Sherlock Holmes and his colleague Dr. Watson were experts at solving mysteries. Holmes, it is said, could make use of the slightest of clues to piece together the events surrounding a particular crime. Like Holmes and Watson, paleontologists are often faced with only a few clues in the form of fossils, or evidence that surrounds the fossils, and are able to piece together the events and conditions of a time long past.

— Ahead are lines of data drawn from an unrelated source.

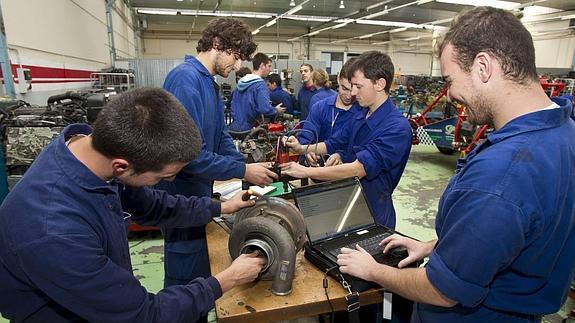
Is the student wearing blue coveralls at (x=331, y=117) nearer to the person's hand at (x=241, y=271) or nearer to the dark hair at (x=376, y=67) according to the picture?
the dark hair at (x=376, y=67)

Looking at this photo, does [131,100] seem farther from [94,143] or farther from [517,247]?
[517,247]

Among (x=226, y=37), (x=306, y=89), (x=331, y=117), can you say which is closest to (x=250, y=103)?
(x=306, y=89)

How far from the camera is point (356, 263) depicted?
3.50 ft

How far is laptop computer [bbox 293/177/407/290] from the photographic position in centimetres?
119

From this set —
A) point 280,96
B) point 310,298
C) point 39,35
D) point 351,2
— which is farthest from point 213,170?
point 351,2

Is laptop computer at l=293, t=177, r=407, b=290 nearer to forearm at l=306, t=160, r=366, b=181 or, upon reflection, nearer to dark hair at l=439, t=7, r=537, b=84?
forearm at l=306, t=160, r=366, b=181

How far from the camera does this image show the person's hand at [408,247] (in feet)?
3.73

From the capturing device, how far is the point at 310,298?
1.06 m

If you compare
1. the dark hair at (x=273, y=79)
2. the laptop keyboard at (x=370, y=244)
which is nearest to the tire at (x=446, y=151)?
the dark hair at (x=273, y=79)

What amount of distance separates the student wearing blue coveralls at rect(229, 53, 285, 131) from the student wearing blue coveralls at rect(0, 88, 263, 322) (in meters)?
3.51

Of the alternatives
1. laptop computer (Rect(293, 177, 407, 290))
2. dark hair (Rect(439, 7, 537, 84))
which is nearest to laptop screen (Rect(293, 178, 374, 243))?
laptop computer (Rect(293, 177, 407, 290))

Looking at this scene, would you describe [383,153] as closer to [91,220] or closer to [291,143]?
[291,143]

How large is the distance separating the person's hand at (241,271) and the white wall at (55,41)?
307 centimetres

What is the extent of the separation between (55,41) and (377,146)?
4272 mm
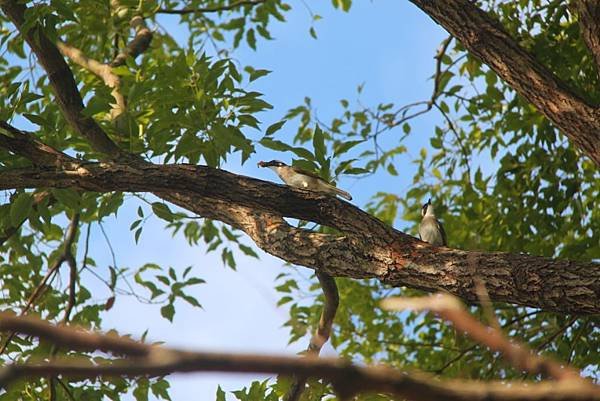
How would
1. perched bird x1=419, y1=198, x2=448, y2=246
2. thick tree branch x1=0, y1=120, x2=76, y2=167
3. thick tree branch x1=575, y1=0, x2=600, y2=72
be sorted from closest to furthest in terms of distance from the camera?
thick tree branch x1=575, y1=0, x2=600, y2=72 → thick tree branch x1=0, y1=120, x2=76, y2=167 → perched bird x1=419, y1=198, x2=448, y2=246

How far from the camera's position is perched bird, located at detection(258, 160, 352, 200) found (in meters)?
6.23

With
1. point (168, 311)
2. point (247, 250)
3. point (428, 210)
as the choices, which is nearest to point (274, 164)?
point (247, 250)

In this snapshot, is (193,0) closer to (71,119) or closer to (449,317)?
(71,119)

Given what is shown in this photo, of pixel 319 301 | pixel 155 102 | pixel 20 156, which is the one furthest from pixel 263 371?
pixel 319 301

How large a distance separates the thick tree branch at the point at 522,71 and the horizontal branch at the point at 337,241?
0.96 meters

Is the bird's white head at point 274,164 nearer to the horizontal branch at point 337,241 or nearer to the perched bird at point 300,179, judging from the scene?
the perched bird at point 300,179

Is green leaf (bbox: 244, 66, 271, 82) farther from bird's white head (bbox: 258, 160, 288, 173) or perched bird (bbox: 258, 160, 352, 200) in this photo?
bird's white head (bbox: 258, 160, 288, 173)

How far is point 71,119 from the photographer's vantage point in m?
5.85

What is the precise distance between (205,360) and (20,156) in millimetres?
4175

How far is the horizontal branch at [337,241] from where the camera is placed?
362 centimetres

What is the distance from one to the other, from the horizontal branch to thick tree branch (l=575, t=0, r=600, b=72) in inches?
58.8

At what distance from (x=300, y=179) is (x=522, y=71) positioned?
9.38ft

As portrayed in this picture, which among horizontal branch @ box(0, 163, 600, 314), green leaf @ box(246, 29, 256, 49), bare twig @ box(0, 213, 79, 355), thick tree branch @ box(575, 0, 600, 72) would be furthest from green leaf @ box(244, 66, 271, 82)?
green leaf @ box(246, 29, 256, 49)

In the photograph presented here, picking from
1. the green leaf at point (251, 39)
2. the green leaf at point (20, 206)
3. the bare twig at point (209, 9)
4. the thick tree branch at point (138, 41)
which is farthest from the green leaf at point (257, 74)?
the green leaf at point (251, 39)
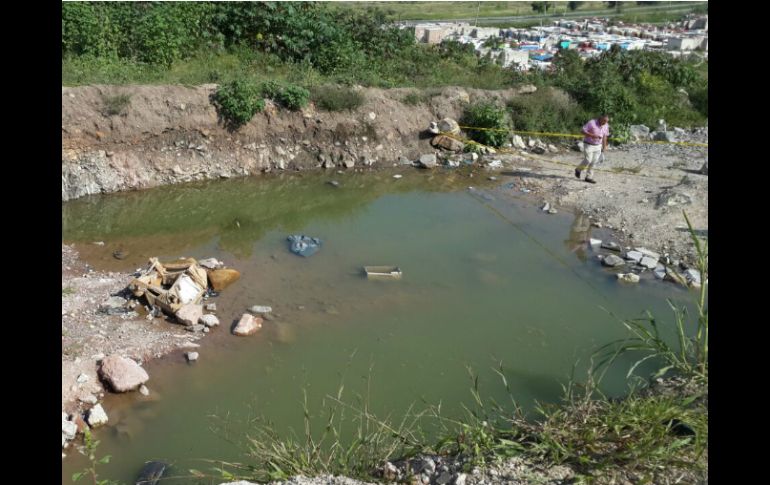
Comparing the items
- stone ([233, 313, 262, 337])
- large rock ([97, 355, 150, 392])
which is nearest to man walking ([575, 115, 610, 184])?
stone ([233, 313, 262, 337])

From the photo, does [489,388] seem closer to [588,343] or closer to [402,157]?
[588,343]

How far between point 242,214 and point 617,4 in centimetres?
4520

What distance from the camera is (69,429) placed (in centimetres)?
504

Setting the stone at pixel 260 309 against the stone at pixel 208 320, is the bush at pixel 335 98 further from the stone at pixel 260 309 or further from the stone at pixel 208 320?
the stone at pixel 208 320

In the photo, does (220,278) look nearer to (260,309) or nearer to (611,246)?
(260,309)

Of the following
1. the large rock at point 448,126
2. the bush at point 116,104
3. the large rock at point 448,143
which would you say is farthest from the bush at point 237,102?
the large rock at point 448,126

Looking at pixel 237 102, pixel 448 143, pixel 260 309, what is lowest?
pixel 260 309

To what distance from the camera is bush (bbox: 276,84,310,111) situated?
12344 mm

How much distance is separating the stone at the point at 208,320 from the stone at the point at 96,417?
1.64 m

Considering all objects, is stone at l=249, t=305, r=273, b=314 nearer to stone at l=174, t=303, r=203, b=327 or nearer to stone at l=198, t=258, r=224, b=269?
stone at l=174, t=303, r=203, b=327

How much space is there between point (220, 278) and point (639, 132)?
1195 centimetres

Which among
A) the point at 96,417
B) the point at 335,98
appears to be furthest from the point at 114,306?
the point at 335,98

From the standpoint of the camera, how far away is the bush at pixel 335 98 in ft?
42.0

Portell and Jarzen on the bank of a canal
Roger W. Portell and David M. Jarzen look at Eocene exposures along the Florida Barge Canal in Citrus County, Fla.

Photo by D. Dilcher

Thanks to the Florida limestone mining industry and to the owners and operators of the quarries, scientists at the Florida Museum of Natural History are investigating the fauna and flora preserved in the Avon Park Formation, the oldest rock unit exposed at Florida’s surface. Mined in Levy and Citrus counties, the Avon Park Formation is providing a wealth of information about the plants and animals that lived in this part of Florida millions of years ago.

Previously, museum paleontologists had uncovered remains of fossil sea grasses that suggested a shallow-water paleoenvironment. But, where there is shallow water, can land be far away? The time was 45 million years ago and Florida was young, just beginning to emerge from the warm, shallow, marine waters of the Eocene Epoch. Although the fossil sea grasses and the associated shallow-water invertebrate fauna inhabiting the sea grasses, were well known, little was known about plant life that must have been growing on dry land nearby. Where was this dry land and where were the land plant fossils?

fossil slab
This Avon Park formation slab with numerous fossil leaf impressions suggests close proximity to land.

Photo by R. Portell

In 2000, Roger Portell discovered, at one of the quarries, several large slabs of fossil leaf impressions that clearly belonged to land plants. Additionally found were several large slabs that exhibited “mud cracks,” which upon further investigation showed that these structures were “desiccation cracks,” the result of dried algal mats. Today, algal mats grow in places like the Florida Keys, where tidewaters cover the mats allowing the algae to feed and grow. As the tides recede, the mats dry out and “crack” and “curl,” thus forming structures very similar to the fossil “desiccation cracks” discovered at the quarry.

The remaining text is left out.